### Requirement
Write out each line beneath this one exactly as it reads.

### Supplied information
<<<<

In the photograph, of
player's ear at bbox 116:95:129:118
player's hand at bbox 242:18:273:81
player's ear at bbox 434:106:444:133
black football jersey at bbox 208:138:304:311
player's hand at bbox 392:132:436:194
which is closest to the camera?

>>>>

### Full answer
In the photograph, of
player's ear at bbox 116:95:129:118
player's hand at bbox 242:18:273:81
player's ear at bbox 434:106:444:133
black football jersey at bbox 208:138:304:311
player's hand at bbox 392:132:436:194
which is closest to the camera?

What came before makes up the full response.